The change came less than one year after the clothing retailer Gap had taken a gap year company named "Gap Sports" to court over trademark infringement. At the time, a member of the Year Out Group mentioned that Gap Sports was not the only member to have faced a challenge from Gap Inc.". Whether or not the name change around this time is coincidental is unknown.

===Liquidation===

LATTITUDE GLOBAL VOLUNTEERING
(Company Number 01289296)

Notice is hereby given that at a General Meeting of the above-named Company, duly convened and held at 9 Greyfriars Road, Reading, RG1 1NU on 26 August 2021 at 10.00 am, the following resolutions were passed as a Special resolution and Ordinary resolution respectively:

“That the Company be wound up voluntarily."
 url https://www.thegazette.co.uk/notice/3879951/

==Volunteering==
Volunteers could select from a number of educational, social or environmental placements throughout the world.

Volunteers were required to pay a fee to cover the expenses of the charity as well arranging and paying for their own transport.
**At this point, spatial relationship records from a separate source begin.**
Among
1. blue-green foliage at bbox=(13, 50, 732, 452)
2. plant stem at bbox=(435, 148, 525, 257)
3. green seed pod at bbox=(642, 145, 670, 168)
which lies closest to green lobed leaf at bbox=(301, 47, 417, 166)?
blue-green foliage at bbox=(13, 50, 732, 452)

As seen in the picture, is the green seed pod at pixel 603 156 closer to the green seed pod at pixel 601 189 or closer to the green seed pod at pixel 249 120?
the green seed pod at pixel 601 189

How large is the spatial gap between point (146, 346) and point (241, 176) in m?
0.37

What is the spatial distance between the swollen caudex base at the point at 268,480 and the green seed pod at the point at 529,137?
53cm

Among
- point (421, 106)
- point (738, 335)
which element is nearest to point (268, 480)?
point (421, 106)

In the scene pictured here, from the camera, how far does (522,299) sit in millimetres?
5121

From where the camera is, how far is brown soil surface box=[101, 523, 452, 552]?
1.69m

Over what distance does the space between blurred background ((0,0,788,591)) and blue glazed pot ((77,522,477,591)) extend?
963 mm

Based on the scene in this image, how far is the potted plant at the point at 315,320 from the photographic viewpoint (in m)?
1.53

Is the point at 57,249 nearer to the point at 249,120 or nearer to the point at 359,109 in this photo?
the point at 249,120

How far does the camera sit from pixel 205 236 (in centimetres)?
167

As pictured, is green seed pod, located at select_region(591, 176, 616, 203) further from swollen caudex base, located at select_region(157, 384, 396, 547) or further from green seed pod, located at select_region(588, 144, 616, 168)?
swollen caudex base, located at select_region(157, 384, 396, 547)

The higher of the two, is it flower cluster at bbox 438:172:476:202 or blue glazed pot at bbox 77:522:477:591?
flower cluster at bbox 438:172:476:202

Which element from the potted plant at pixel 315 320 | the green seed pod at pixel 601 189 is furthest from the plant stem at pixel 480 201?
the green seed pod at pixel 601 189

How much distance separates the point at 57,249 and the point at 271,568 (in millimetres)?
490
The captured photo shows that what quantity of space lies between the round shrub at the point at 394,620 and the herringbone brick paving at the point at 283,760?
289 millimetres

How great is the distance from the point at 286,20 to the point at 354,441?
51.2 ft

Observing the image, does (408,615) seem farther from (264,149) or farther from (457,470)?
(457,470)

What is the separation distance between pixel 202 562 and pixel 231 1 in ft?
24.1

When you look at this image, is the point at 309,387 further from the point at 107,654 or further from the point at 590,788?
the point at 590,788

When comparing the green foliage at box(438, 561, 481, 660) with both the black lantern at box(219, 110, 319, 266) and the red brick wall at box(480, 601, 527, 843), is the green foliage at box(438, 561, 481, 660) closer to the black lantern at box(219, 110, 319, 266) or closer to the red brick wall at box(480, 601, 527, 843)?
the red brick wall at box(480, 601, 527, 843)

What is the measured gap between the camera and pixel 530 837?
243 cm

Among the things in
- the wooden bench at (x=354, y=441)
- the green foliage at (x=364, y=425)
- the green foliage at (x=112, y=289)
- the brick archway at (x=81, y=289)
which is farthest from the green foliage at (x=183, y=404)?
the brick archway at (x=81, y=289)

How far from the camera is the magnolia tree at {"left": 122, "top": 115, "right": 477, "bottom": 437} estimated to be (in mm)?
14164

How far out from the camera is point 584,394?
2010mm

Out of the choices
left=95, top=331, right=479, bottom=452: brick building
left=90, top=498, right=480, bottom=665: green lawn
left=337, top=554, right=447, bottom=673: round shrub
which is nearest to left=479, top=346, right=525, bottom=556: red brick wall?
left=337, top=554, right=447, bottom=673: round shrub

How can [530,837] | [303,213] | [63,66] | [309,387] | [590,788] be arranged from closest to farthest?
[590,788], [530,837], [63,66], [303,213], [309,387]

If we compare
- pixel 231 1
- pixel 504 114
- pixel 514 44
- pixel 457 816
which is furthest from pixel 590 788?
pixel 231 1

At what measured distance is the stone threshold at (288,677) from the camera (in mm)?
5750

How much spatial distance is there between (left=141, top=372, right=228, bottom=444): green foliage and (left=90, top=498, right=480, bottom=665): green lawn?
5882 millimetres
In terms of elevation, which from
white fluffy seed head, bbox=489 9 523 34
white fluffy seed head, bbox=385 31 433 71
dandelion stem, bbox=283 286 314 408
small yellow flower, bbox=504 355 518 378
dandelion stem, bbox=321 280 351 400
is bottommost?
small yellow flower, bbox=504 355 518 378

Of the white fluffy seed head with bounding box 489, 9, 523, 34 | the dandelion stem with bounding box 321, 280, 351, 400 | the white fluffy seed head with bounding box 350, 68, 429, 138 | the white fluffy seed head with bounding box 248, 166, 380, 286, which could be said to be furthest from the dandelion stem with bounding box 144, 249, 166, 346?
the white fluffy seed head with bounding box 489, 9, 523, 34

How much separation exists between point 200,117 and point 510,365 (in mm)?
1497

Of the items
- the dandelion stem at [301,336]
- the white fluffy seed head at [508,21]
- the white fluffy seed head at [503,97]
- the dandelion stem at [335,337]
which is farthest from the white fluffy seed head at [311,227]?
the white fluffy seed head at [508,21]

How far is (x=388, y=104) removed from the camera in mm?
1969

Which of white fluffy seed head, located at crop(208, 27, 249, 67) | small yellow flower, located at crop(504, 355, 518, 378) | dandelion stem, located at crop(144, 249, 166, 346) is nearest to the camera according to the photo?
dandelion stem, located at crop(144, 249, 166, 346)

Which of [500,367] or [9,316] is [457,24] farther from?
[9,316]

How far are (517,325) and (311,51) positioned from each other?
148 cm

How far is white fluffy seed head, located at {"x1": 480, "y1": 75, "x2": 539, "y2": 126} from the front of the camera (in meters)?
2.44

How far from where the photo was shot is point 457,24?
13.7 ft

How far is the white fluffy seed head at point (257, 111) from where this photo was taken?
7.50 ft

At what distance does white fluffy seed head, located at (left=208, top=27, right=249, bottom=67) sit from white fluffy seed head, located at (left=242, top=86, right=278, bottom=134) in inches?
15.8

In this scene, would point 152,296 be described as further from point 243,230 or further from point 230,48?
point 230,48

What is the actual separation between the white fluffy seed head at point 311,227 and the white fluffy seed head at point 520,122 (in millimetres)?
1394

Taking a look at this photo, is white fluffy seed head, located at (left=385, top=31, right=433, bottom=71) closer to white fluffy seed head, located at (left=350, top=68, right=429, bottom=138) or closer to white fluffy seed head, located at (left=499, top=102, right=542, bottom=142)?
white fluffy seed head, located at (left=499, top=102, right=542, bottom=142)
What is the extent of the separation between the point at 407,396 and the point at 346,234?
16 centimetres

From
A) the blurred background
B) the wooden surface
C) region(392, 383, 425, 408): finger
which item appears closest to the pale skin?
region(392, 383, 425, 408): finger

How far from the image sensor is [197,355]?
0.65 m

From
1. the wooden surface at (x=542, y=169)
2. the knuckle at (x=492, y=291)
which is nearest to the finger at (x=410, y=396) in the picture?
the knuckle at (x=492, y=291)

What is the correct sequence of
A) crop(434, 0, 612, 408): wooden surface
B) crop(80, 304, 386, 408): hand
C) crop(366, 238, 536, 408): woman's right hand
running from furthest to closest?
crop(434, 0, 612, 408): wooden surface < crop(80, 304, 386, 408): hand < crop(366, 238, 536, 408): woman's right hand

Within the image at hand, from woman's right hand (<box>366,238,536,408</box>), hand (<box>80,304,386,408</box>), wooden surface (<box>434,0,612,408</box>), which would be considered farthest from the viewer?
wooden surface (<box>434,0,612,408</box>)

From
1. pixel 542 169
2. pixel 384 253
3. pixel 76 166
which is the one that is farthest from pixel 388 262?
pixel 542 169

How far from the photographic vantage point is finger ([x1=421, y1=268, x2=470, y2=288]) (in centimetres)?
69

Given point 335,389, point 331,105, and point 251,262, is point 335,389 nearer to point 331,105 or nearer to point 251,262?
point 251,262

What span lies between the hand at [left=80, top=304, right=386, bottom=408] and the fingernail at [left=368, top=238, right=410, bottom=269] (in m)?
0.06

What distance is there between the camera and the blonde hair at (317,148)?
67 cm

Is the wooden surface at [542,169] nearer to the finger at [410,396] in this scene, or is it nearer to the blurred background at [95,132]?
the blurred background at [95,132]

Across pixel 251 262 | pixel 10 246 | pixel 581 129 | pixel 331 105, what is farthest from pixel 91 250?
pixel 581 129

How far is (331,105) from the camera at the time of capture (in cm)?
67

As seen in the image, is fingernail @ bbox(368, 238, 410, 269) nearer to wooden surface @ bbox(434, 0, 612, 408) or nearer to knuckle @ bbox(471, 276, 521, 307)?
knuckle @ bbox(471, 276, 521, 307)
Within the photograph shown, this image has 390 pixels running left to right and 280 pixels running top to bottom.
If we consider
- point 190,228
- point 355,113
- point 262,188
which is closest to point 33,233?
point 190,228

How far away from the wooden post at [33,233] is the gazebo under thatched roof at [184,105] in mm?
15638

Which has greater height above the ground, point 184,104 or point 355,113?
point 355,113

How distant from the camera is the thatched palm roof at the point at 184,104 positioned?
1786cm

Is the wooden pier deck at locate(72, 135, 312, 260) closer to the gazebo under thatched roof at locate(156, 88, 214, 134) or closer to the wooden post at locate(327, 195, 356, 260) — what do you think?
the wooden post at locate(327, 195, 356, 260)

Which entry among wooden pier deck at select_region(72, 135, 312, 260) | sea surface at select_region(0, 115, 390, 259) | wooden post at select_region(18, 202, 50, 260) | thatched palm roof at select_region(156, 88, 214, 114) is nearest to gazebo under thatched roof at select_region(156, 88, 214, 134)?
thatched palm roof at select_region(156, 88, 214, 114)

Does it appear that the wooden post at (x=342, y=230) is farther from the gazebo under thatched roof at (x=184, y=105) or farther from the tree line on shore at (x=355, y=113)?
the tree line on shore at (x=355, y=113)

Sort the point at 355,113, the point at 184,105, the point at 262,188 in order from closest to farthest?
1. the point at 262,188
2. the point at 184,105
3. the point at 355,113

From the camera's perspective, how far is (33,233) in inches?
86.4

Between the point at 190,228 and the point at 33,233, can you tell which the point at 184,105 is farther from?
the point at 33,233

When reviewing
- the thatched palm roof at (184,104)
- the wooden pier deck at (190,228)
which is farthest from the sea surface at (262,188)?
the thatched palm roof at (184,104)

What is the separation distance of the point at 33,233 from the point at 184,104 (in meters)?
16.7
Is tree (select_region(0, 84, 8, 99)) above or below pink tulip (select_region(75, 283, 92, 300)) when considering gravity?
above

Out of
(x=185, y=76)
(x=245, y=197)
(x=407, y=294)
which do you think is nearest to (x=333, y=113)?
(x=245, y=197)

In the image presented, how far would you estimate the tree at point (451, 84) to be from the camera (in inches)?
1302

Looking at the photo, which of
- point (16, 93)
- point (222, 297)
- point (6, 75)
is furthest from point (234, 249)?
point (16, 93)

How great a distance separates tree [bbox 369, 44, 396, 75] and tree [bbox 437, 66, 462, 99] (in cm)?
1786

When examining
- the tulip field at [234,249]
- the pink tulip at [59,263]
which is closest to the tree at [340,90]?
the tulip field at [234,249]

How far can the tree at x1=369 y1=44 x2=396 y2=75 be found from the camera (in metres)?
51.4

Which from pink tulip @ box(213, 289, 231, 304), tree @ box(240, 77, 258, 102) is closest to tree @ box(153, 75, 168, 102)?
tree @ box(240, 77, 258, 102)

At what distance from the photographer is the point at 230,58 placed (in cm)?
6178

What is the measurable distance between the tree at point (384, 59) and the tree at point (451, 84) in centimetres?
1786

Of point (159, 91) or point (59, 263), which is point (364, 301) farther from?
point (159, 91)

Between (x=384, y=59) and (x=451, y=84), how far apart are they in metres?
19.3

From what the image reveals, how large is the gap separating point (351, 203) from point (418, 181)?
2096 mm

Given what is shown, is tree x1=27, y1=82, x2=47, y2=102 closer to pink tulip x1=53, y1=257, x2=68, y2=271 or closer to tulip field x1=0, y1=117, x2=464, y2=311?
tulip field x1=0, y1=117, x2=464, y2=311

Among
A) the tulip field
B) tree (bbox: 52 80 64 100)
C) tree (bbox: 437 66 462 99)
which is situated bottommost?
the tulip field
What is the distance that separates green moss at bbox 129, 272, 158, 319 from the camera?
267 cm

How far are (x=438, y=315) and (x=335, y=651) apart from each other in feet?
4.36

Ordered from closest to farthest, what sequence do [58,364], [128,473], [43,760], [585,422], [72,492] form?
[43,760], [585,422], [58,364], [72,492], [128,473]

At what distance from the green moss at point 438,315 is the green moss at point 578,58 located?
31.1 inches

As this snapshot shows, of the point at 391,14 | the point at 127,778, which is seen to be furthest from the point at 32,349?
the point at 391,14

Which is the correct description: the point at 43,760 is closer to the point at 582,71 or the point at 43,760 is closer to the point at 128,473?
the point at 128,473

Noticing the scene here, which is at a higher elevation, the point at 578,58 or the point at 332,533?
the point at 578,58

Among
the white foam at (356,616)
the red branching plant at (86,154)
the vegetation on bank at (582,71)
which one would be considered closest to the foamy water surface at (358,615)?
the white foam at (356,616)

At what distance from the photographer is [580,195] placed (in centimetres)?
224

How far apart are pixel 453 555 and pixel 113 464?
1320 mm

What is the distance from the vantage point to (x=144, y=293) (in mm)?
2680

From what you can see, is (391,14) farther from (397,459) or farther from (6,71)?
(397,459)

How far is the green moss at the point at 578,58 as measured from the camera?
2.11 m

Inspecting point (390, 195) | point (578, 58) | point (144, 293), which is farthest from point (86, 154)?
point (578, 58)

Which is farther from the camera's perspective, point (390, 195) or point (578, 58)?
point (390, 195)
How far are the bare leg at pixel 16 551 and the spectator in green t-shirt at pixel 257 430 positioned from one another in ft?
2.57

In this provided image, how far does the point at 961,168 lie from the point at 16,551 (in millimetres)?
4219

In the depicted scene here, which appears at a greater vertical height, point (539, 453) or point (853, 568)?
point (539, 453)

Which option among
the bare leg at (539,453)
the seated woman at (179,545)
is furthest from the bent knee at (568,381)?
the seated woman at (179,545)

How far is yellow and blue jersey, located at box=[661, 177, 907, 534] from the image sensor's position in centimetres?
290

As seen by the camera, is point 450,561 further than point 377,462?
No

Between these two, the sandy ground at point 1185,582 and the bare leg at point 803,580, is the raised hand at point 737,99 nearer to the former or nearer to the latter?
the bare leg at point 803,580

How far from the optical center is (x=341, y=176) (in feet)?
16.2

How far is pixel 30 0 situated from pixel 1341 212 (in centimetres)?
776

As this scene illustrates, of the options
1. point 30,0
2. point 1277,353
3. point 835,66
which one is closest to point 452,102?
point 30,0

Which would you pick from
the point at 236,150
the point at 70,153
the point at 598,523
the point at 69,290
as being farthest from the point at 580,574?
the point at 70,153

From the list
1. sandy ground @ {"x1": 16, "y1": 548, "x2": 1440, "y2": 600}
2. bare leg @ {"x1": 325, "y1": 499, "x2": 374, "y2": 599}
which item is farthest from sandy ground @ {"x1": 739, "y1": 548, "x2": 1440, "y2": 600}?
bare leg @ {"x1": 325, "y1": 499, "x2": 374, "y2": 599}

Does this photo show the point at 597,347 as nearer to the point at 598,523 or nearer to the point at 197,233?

To reduce the likelihood of cost being a barrier to entry, a range of scholarships providing financial support are available along with on fundraising advice and grants.

Once at their placement, volunteers would have their food and accommodation provided. In most instances a portion of the fee was returned to the volunteer over the course of the stay as an allowance. Placements lasted between 3 and 12 months.